A Legendary Humanitarian
Quincy was an early supporter of Dr. Martin Luther King Jr.’s “Operation Breadbasket,” which promoted economic development in inner cities. After Dr. King’s death, Quincy served on the board of the Rev. Jesse Jackson’s People United to Save Humanity, better known as PUSH, helping to raise public awareness of issues concerning social justice and civil rights.
In 1985, Quincy co-produced the landmark “We Are the World” charity single, a benefit to relieve famine in Africa. This year, a full quarter-century after its initial release, he orchestrated a remake of “We Are the World,” this time to benefit the earthquake victims in Haiti.
In 2004, Quincy established the “We Are the Future” project, which aids children in impoverished and conflict-ridden areas. Three years later, he joined forces with the Harvard School of Public Health to improve the health and well-being of millions of children worldwide through Project Q. And through the Quincy Jones Foundation, he has raised awareness and financial support for global children’s issues, malaria eradication, clean water, and efforts to restore the Gulf Coast following Hurricane Katrina.
For these and other philanthropic efforts, he has received awards from numerous organizations, including the National Urban League, the NAACP Legal Defense Fund, the Brotherhood Crusade, the National Ethnic Coalition of Organizations, and the National Council of Negro Women. In 1995, he became the first African-American to receive the Hersholt Humanitarian Award from the Academy of Motion Picture Arts and Sciences. In 2008, he received the Humanitarian Award at the annual BET Awards. And just last year, he received the Clinton Global Citizen Award from President Clinton’s Global Initiative, an award given to those who are working to enact positive change around the world.
‘A Great Human Being’
Even after all of his awards and accolades, Quincy continues to set his sights on other goals.
Upon the historic election of Barack Obama as the nation’s first black president, Quincy said he planned to “beg” the new president to create a new Cabinet position—“Secretary of Arts.”
At the heart of this grass-roots effort is Quincy’s deeply rooted belief in the importance of the arts on both an emotional and educational plane, providing greater cultural awareness, and the positive and unifying impact of the arts on communities across our nation and throughout the world.
His call has also garnered an outpouring of support from those who recognize him for his pioneering spirit, his compassion for others, and his commitment to making the world a better place.

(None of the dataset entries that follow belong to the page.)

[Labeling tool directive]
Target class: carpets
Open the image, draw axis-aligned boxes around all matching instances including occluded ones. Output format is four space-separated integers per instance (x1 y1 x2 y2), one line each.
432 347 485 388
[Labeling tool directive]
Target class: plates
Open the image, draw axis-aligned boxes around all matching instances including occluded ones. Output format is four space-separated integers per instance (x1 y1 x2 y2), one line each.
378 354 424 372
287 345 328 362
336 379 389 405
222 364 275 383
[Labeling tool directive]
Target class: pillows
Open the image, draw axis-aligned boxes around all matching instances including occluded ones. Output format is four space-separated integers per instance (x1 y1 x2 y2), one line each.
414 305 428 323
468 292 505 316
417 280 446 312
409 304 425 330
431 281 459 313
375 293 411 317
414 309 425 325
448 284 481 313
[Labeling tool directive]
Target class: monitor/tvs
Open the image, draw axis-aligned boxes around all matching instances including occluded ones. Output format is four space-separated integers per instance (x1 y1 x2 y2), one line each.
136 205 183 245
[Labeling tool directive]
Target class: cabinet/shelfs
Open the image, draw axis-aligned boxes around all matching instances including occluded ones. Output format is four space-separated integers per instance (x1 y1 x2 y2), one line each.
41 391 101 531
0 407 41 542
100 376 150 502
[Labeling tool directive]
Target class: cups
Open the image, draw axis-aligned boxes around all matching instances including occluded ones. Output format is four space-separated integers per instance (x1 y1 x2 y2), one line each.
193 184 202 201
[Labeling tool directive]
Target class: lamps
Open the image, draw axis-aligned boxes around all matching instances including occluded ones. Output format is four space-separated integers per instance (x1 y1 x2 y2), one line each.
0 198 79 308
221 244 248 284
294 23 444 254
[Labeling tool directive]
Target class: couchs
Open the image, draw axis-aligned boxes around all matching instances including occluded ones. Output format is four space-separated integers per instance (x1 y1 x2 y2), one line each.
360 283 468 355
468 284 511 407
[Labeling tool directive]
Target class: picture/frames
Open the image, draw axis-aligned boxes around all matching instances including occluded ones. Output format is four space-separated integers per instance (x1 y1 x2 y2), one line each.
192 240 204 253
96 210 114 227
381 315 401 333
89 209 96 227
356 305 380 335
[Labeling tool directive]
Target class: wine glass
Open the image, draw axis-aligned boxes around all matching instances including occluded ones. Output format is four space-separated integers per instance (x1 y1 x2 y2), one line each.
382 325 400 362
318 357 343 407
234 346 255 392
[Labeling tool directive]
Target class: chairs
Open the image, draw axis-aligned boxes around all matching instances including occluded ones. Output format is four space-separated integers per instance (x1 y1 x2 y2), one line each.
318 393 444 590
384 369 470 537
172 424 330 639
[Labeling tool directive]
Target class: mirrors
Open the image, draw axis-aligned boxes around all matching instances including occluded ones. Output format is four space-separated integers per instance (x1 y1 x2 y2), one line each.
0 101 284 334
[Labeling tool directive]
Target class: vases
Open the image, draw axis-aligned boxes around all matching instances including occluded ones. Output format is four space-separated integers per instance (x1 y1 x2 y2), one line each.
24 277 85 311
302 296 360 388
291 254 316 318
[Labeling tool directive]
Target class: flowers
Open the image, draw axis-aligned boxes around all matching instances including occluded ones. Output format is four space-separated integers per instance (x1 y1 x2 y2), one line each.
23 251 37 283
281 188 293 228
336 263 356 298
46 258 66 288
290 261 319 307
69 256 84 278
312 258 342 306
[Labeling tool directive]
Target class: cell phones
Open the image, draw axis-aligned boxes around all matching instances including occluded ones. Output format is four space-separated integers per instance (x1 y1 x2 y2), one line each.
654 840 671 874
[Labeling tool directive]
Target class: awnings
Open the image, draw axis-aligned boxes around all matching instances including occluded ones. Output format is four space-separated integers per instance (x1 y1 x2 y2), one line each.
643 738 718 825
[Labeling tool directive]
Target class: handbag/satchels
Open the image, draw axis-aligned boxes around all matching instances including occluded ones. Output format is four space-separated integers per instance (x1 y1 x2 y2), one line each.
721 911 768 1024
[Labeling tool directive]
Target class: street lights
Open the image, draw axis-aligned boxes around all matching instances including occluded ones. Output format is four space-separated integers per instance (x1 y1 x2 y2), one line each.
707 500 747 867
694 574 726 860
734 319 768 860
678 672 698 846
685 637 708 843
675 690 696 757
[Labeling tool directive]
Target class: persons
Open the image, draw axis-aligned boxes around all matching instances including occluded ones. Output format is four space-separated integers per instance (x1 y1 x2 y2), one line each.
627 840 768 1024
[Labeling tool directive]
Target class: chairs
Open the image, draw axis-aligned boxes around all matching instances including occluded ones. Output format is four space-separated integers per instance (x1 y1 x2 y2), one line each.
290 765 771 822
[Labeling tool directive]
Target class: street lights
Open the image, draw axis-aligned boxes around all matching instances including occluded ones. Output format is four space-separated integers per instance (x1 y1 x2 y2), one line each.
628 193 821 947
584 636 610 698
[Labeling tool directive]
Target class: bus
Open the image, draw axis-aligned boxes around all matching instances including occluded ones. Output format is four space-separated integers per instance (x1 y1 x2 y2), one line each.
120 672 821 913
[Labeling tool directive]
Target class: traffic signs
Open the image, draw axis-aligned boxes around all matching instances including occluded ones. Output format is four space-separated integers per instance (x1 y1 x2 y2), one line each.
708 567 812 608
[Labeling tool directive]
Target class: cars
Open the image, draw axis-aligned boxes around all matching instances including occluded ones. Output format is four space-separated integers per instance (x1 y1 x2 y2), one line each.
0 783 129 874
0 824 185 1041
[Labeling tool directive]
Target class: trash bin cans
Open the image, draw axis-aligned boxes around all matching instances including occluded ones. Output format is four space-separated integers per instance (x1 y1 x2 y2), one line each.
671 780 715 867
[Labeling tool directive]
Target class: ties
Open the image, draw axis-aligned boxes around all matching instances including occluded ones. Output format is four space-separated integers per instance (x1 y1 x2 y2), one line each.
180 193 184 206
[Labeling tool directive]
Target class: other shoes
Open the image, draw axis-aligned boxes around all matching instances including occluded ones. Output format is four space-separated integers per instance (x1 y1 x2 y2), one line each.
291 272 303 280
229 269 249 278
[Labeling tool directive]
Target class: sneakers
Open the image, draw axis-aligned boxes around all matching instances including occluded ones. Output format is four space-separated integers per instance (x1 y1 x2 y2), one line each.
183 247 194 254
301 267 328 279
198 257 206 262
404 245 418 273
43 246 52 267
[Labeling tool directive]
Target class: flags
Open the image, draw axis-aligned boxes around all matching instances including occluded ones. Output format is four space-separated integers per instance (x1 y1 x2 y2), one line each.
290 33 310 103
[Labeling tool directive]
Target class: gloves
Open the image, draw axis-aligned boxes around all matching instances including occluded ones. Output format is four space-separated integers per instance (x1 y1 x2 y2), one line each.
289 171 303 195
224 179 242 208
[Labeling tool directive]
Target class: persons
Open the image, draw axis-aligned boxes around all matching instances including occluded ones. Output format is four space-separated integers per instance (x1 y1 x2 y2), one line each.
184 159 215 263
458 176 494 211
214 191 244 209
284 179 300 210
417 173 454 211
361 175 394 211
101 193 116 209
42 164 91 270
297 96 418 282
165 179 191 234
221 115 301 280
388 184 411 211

In fact at last count, a petition in support of that new cabinet position had garnered nearly a half-a-million signatures.
In nominating him for an honorary degree, Jones’ colleagues described him as “a man with a deep personal faith in brother and sisterhood,” “a good, kind-hearted person,” “one of the greatest humanitarians that I have had the pleasure of knowing,” and “a great artist and a great human being.”
Ladies and gentlemen, it is my honor and privilege to present to you the legendary Quincy Jones Jr.
Closing the Evening
Thank you all for coming this evening, and I look forward to seeing you at tomorrow’s commencement ceremony.